Hmm. I disagree with all guns shooting the same way at the obvious spikes, because I think there is really a lot of variety in gun configurations, especially once you start getting into Anti-Surfer guns. But most guns, even AS guns, are learning a lot from virtual waves. So the ideal situation is that you're creating really strong spikes in those virtual waves but still dodging the dangerous spots of real waves. That seems pretty difficult, but maybe possible.
On a semi-related note, I definitely think there's lots of room for improvement in surf stats with proactive stuff like this. I've put in a bunch of effort on "light" flatteners to flatten movement even against weaker learning guns, or switching to a different random movement profile each time I'm hit instead of actually dodging past bullet hits. So far I haven't had any success, but I still think there's something to those ideas. It bothers me that I have to get hit to change my movement profile.
I cited the wrong strategies then.
Wave Surfing is a movement strategy which keeps dodging waves the same way until it sees a bullet. The bullet usually means a spike in the opponent profile. Then it exploits the spike by changing the movement.
Screwing up virtual wave data seems a good idea. Put some virtual wave spike evaluation in the WS danger function? Minimize (avoid) real waves spikes and maximize virtual waves spikes... Some kind of anti-"anti-surfer gun" movement...
I think Skilgannon is right that this concept is different than current Robocode strategies, which are not proactive about painting an incorrect picture to the enemy. The only thing I can think of along these lines is oldwiki:AntiMirrorSystem, but even that is not really poisoning enemy data, just an exploit for a specific movement strategy.
Also, from what little I remember of SVMs, I think they may be much more susceptible to poisoning than KNN. They try to find the best plane to split the data space, so this method probably tries to plant points that alter the plane as much as possible.
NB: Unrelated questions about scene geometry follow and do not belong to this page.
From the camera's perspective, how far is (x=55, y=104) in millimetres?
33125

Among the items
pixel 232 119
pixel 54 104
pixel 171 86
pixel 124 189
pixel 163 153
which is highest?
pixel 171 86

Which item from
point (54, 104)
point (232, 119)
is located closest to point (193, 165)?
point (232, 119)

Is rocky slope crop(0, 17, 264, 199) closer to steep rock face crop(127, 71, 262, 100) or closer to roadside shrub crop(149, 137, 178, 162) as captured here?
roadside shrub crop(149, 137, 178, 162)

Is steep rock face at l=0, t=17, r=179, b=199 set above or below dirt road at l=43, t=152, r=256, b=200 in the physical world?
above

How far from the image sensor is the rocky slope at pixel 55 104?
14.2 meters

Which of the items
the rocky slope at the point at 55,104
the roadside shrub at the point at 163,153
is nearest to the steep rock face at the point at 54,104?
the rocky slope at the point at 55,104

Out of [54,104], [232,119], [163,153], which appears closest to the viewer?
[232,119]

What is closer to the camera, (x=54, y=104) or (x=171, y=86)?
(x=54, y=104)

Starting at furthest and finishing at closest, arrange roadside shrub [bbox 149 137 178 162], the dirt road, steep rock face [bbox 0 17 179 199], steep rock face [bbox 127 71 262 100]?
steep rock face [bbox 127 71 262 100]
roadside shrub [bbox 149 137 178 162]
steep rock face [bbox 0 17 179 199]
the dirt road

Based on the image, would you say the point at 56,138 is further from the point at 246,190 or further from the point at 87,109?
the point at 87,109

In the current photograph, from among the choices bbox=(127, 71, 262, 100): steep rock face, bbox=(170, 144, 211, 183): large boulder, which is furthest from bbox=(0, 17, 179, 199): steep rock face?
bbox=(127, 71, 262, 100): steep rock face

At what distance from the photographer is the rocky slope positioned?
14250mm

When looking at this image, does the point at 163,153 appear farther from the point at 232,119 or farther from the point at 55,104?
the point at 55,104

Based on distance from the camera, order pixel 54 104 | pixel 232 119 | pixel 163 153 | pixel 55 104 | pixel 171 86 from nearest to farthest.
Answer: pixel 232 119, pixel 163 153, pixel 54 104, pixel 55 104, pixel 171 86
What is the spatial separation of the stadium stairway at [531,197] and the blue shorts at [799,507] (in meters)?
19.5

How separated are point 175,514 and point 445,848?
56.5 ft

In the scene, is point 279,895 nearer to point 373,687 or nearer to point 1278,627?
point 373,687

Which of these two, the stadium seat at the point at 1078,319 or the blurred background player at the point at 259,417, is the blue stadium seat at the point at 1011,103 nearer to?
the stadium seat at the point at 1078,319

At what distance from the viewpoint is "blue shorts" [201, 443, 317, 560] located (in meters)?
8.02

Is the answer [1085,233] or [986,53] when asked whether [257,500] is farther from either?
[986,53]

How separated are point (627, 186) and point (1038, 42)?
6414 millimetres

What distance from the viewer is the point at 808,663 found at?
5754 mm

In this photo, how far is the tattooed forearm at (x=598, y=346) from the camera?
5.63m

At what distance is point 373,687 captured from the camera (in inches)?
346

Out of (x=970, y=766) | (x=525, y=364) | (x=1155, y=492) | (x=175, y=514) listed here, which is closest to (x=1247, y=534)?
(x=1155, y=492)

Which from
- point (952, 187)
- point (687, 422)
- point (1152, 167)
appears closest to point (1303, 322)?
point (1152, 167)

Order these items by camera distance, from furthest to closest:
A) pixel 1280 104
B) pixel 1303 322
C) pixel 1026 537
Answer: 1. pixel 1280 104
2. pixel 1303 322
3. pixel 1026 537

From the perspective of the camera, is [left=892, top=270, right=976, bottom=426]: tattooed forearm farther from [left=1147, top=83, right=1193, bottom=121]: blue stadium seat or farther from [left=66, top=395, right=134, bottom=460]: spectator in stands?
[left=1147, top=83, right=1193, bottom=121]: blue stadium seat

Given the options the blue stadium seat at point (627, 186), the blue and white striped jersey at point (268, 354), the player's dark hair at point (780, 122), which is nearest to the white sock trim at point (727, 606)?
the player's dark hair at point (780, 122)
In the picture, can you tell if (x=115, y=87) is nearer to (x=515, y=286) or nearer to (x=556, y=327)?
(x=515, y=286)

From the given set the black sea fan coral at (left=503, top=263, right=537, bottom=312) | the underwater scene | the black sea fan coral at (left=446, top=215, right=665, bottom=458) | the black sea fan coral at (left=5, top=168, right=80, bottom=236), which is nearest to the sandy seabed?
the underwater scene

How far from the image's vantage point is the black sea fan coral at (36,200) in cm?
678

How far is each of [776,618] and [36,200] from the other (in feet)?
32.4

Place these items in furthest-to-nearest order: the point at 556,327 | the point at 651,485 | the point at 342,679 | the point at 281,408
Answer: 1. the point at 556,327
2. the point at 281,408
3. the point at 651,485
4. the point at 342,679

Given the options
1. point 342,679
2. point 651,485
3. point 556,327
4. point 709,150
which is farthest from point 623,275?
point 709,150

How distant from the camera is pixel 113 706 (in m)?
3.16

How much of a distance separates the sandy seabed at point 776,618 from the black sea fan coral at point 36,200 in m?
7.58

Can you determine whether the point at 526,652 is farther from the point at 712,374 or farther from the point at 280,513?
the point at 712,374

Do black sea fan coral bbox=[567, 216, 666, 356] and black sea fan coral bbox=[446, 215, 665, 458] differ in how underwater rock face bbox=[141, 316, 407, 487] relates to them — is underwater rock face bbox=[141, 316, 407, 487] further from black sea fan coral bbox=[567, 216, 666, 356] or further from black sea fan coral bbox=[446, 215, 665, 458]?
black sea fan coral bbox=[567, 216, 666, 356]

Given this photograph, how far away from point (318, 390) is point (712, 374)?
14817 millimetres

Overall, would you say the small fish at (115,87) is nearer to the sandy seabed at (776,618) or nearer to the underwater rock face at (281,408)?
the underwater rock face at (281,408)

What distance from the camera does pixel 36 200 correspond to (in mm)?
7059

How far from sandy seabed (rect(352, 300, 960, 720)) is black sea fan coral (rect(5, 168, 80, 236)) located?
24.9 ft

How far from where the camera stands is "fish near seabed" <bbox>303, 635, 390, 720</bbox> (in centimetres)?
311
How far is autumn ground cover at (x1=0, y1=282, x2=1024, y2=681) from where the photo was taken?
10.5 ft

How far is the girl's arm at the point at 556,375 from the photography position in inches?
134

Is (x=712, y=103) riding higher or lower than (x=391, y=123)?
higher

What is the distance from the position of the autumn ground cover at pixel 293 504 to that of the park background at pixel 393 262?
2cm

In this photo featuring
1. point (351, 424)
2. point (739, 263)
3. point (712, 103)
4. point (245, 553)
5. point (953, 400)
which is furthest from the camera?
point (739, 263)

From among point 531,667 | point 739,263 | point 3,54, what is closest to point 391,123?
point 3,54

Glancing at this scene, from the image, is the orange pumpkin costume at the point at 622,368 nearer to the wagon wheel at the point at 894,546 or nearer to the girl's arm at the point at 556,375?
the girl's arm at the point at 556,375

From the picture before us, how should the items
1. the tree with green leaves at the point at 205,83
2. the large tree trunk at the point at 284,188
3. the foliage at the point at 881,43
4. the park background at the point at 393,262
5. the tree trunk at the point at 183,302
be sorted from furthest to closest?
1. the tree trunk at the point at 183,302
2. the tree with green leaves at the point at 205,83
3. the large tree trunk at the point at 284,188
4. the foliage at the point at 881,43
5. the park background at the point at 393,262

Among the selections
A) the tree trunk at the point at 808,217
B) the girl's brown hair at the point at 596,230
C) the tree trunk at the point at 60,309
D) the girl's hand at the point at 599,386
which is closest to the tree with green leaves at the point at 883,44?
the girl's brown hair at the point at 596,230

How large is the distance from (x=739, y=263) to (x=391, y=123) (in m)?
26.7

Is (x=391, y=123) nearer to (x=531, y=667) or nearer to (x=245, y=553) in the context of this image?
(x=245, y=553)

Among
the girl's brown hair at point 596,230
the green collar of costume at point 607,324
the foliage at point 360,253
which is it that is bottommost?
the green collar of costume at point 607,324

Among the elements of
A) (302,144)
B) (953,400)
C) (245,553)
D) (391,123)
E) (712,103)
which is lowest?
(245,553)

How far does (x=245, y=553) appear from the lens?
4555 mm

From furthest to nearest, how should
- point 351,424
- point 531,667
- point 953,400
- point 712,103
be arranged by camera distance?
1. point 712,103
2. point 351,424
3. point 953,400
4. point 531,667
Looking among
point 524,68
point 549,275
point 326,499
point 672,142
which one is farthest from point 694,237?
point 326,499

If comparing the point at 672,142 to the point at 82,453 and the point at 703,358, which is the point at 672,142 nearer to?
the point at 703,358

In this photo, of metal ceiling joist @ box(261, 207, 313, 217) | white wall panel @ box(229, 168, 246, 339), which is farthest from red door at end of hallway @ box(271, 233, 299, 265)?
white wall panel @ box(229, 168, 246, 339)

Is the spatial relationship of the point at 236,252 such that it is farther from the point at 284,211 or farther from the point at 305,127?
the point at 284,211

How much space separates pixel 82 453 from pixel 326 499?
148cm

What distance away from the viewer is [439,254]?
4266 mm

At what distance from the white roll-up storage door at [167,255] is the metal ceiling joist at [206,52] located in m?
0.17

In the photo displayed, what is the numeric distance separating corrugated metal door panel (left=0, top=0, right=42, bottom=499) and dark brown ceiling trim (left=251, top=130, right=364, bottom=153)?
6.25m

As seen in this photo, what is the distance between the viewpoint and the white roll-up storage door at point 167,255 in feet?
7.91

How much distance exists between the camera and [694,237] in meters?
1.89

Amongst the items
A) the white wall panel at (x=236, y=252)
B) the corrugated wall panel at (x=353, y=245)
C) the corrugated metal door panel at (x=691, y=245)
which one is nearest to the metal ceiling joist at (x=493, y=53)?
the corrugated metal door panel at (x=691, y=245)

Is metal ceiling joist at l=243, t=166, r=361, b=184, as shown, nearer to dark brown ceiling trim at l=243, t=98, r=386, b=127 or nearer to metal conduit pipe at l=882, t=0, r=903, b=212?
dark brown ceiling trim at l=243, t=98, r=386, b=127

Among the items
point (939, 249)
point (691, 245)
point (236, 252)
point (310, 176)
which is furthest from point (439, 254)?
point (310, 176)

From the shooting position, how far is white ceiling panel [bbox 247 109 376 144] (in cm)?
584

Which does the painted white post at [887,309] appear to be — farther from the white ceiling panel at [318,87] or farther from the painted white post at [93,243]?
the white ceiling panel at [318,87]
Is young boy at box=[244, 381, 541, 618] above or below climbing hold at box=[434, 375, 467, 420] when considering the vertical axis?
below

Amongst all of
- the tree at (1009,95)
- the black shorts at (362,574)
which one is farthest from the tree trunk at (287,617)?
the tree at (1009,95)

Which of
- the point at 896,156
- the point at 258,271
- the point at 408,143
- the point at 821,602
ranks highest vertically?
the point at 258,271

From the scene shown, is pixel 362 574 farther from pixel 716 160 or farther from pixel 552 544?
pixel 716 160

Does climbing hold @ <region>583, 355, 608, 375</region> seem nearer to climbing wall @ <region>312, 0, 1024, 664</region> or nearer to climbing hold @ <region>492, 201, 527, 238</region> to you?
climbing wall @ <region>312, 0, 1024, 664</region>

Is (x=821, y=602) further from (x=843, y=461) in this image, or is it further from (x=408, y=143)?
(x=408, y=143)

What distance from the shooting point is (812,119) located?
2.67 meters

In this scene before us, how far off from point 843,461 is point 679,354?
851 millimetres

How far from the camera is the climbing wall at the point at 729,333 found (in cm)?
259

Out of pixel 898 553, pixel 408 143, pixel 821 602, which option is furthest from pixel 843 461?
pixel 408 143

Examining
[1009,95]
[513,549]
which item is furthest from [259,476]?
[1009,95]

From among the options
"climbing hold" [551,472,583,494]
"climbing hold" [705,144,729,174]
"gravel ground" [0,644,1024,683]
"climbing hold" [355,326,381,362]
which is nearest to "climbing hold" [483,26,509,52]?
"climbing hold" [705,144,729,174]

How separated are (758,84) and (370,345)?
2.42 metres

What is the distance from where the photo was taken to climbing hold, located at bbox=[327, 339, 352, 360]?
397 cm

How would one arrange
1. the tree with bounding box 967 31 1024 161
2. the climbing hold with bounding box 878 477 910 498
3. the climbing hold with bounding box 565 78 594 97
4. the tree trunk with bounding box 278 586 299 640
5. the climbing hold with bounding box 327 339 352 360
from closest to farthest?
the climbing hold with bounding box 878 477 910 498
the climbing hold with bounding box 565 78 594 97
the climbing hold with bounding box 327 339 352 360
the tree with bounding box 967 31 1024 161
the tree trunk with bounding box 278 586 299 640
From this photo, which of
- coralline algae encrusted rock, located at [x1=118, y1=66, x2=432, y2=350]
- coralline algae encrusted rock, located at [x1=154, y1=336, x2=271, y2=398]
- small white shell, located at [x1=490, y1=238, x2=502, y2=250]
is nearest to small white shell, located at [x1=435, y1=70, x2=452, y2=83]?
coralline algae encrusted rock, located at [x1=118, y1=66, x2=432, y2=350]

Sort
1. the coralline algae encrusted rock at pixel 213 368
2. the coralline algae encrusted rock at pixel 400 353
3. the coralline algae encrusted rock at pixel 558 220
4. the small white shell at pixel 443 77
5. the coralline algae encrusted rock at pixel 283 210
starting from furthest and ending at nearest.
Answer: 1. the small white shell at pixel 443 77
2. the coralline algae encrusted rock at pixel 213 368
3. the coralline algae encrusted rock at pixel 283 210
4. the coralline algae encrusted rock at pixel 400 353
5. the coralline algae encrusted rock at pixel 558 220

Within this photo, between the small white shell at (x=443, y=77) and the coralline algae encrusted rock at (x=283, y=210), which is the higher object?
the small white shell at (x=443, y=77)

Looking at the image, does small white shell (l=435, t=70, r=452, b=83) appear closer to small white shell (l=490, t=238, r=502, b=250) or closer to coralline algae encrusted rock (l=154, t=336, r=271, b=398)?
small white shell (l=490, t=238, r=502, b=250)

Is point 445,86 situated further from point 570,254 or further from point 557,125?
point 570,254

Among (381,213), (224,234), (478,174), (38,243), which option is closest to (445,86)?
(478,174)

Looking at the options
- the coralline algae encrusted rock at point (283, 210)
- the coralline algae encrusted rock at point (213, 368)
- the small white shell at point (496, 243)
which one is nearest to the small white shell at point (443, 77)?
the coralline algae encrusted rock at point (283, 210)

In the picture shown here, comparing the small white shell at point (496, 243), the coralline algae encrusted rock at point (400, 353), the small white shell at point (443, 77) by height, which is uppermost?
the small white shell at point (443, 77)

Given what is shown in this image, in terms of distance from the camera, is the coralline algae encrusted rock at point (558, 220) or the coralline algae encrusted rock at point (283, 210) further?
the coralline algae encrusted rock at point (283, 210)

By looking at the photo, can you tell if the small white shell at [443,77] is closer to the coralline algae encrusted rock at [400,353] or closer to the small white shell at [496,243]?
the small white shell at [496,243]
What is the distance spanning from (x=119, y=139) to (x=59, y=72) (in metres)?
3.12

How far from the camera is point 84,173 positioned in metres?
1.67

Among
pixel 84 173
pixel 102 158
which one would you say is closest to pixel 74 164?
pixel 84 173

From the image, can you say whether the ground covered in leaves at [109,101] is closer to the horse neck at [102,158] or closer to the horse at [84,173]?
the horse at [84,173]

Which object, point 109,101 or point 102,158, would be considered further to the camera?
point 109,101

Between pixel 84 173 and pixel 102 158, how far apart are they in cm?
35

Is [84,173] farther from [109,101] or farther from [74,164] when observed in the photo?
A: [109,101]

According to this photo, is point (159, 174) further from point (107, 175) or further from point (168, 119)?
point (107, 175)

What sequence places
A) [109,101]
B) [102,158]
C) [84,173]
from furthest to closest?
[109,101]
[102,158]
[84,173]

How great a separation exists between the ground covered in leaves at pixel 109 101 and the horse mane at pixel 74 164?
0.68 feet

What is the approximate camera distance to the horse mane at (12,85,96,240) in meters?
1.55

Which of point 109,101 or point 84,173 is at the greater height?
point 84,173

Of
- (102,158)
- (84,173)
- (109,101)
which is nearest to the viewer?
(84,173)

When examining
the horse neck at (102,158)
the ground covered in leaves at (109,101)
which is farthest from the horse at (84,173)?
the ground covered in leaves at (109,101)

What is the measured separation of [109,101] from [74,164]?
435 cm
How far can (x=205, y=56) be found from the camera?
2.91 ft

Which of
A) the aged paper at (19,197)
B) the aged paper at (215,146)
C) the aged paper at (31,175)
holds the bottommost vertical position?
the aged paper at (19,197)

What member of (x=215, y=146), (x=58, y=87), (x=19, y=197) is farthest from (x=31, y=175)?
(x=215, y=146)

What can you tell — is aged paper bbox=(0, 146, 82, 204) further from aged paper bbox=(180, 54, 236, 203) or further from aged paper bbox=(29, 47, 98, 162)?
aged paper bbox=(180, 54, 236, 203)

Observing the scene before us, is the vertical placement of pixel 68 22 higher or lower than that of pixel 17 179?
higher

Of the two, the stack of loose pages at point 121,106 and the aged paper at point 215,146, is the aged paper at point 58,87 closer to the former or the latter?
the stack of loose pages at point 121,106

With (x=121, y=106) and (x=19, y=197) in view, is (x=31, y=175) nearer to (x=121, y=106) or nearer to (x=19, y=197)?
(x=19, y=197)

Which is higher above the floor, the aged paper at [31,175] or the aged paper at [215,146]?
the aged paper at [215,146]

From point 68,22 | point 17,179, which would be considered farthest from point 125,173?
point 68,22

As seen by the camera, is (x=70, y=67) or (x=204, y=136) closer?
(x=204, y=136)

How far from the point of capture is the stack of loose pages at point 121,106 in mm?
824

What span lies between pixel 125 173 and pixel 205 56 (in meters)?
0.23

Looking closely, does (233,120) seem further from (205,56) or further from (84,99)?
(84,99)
I think KNN would be much more resilient to this type of manipulation.
Hmm, interesting.
Regarding, "proactive about painting an incorrect picture to the enemy", two things come to mind that fit that category:
- Chase bullets (but that's taking advantage of the 'bookkeeping' not the learning)
- Robots which 'intentionally' look different to tick waves than bullet waves
A pure flattener also kind of fits this description in my mind, because it's all about going somewhere that it won't go in the future, it just looks at it from the opposite direction in time. It's just that it can't do a hugely accurate job of it due to the variety of configurations.
I think that one of the advantages of the usual "statistical" methods, is that they are more difficult to poison, because they don't "speculate" beyond what they've directly observed. In general I suspect that the same types of things that make a learning method robust to data from both multi-mode bots and random bots, also tend to make it more resistant to poisoning.
Maybe a flattener which instead of going where it was hit the least (most bots), goes where it was hit the most, but still below a certain threshold. Artificially create a spike in the opponent profile, then avoid it when it goes over the threshold. The data is poisoned until another higher spike appears, which might take a while without data decay. If the bot starts flattening the profile afterwards, it might take a looong time for another spike to form.
Can work in theory, but the threshold is different for each opponent. And data decay can quick get rid of poisoned data.